(Task instructions)
Rewrite the listing below with "calibration data" changed to "camera intrinsics" and everything else left as it is.

====================

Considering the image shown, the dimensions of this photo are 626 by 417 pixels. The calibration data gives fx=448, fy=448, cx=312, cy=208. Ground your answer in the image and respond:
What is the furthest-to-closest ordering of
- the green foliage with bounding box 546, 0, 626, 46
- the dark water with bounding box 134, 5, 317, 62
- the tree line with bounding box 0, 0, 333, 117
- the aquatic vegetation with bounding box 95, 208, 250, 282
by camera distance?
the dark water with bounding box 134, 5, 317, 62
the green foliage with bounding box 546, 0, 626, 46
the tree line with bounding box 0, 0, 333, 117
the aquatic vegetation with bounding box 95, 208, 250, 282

====================

(Exercise answer)
Considering the image shown, the dimensions of this photo are 626 by 417 pixels. The camera intrinsics gives fx=448, fy=448, cx=312, cy=208. Ground your answer in the image and respond:
What is the furthest-to-closest ordering of
- the green foliage with bounding box 546, 0, 626, 46
- the dark water with bounding box 134, 5, 317, 62
- the tree line with bounding box 0, 0, 333, 117
- the aquatic vegetation with bounding box 95, 208, 250, 282
by camera distance?
the dark water with bounding box 134, 5, 317, 62
the green foliage with bounding box 546, 0, 626, 46
the tree line with bounding box 0, 0, 333, 117
the aquatic vegetation with bounding box 95, 208, 250, 282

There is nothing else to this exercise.